Chez les populations actuelles analysées, les similitudes dans la morphologie de la p3 et du calcanéus semblent tout de même se regrouper en fonction de la position géographique et/ou du profil génétique. Ce dernier point semble impliquer des caractéristiques morphologiques plus discrètes, suggérant que de tels changements peuvent simplement s’accumuler à un rythme lent (e.g., population de Riou versus population de Zembra). Pour confirmer cela, il semble qu’une étude génétique spécifique soit nécessaire afin de vérifier la valeur de l’impact de l’histoire phylogéographique dans la forme des dents ou du squelette, comme cela a été démontré chez la souris (Ledevin et al., 2016).

La variance résiduelle élevée de nos modèles indique donc que des facteurs, autres que la géographie, le climat ou encore la phylogénie, ont contribué à la divergence de la forme de la p3 et du calcanéus au cours du temps (e.g., taux de prédation, compétition intra et inter-spécifique, alimentation, topographie, anthropisation, effet fondateur…). Cela suggérerait en outre plusieurs types d’adaptations locales n’ayant aucune valeur spécifique. Néanmoins, le fait que les populations se discriminent selon leurs caractéristiques génétiques (et géographiques) se présente comme une observation fort intéressante dans l’application au registre fossile, au suivi et à l’évolution des populations au cours du Pléistocène.

2. Les lièvres actuels

Les études morphométriques menées sur les lapins d’une part et sur les lièvres d’autre part n’ont pu être réalisées à la même résolution, notamment parce qu’ils se composent d’une versus six espèces, mais également parce qu’ils possèdent des caractéristiques éco-éthologiques foncièrement différentes. Les différentes espèces de lièvres se démarquent relativement bien les unes des autres, de par leur position géographique, leur taille corporelle ou encore leur morphologie dentaire. Les résultats couplés de ces trois paramètres permettent alors d’identifier correctement les taxons.

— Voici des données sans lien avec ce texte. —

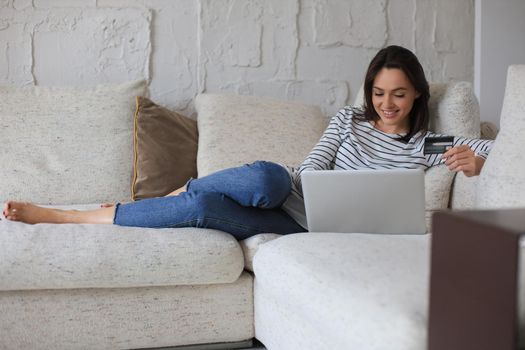 Happy natural brunette using credit card and laptop in the living room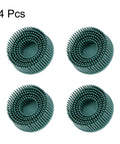 Front view of four green 2-inch bristle discs, 50 grit abrasive brushes for metal deburring.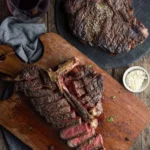 Juicy grilled T-Bone steak on a plate, garnished and ready to serve.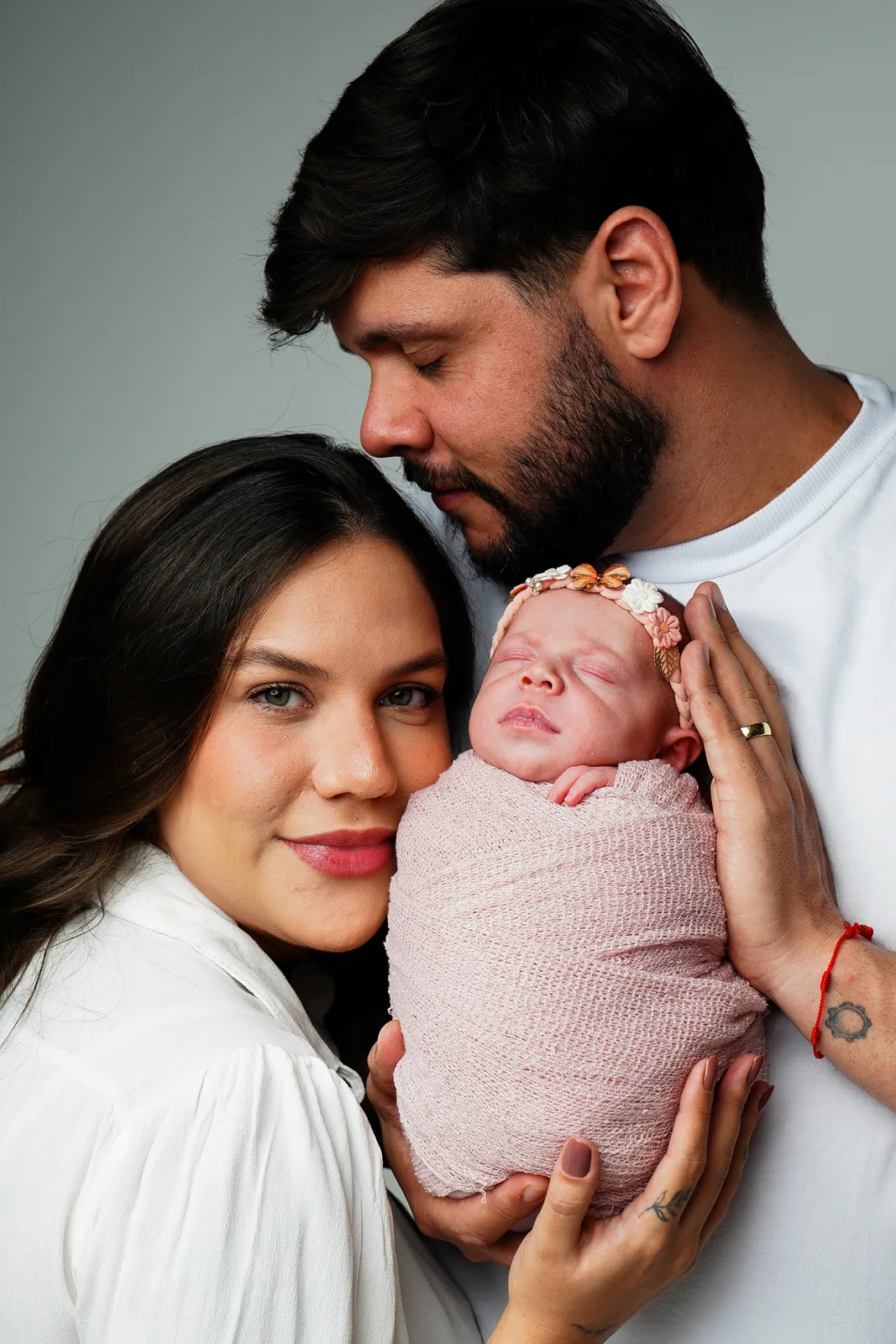 Pai e mãe com a recém-nascida no colo, retrato de perto, olhando para a câmera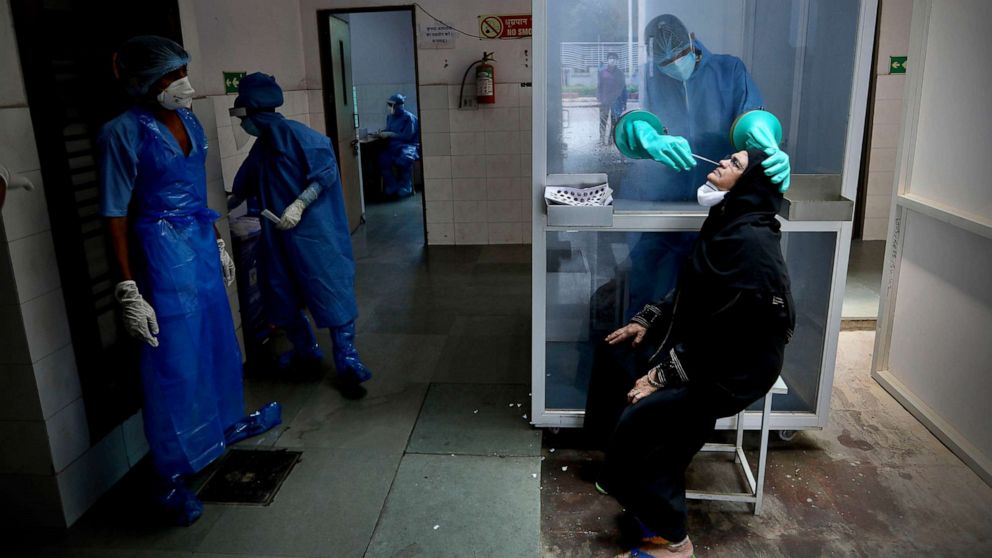 PHOTO: A health worker takes a nasal swab of a woman for COVID-19 test at a hospital in New Delhi, India, July 6, 2020.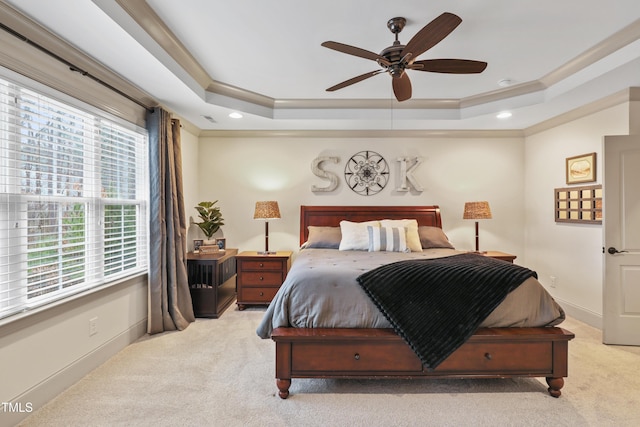 bedroom featuring light carpet, crown molding, a raised ceiling, and ceiling fan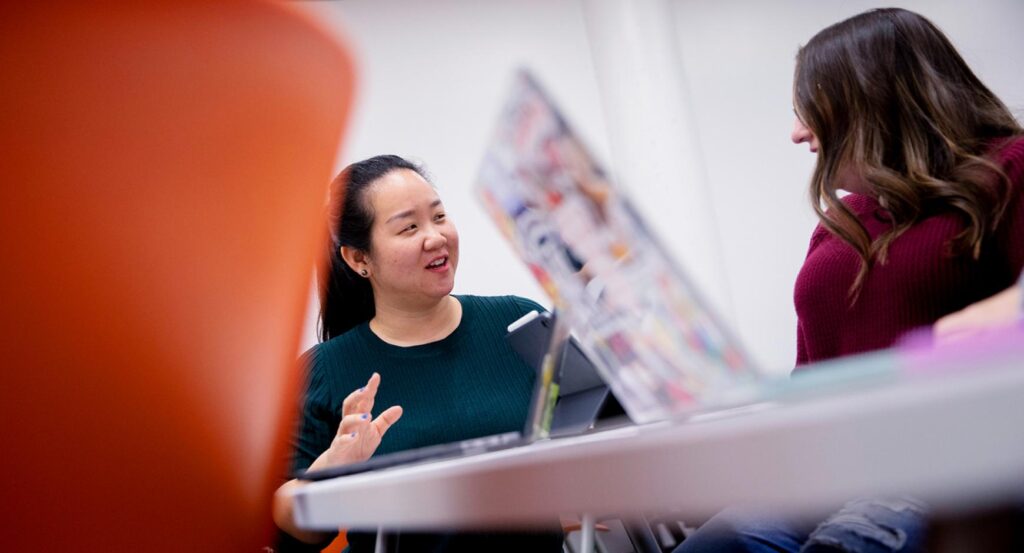 Assistant Professor Veronica Yan works with a graduate student during a seminar.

Les distinctions nettes dans la morphologie de L. capensis, L. castroviejoi et L. timidus ne paraissent pas étonnantes sachant leur éloignement ou leur isolement géographique (respectivement Afrique du Nord, Cordillère Cantabrique et hautes altitudes/latitudes). En revanche, les différences morphologiques ne sont pas si strictes concernant

L. europaeus et L. granatensis. Nos résultats

confirment les observations morphologiques d’études précédentes (e.g., Palacios et López-Martínez, 1980 ; Donard, 1982 ; Palacios, 1996) et permettent de mettre en lumière des différences biométriques marquées dans la taille corporelle entre chaque espèce.

À l’instar de ce qui a été observé chez le lapin, la morphologie des lièvres est impactée par différents paramètres géographiques, écologiques ou climatiques. En effet comme nous l’avons vu précédemment, les différentes espèces de lièvres occupent des biotopes bien particuliers et qui ne se chevauchent pas, cela étant dû à la forte compétition interspécifique. Bien que d’autres paramètres locaux non quantifiés dans notre étude aient pu affecter les variations morphologiques de la p3, il semblerait néanmoins que le signal génétique soit le principal facteur des distinctions entre les espèces. Cette observation présente un potentiel tout à fait intéressant dans le cadre d’une application au registre fossile. Cela permettra en effet une bonne identification des taxons présents au Pléistocène en Europe occidentale dans le but de mieux appréhender l’histoire biogéographique du genre en lien avec les variations des milieux.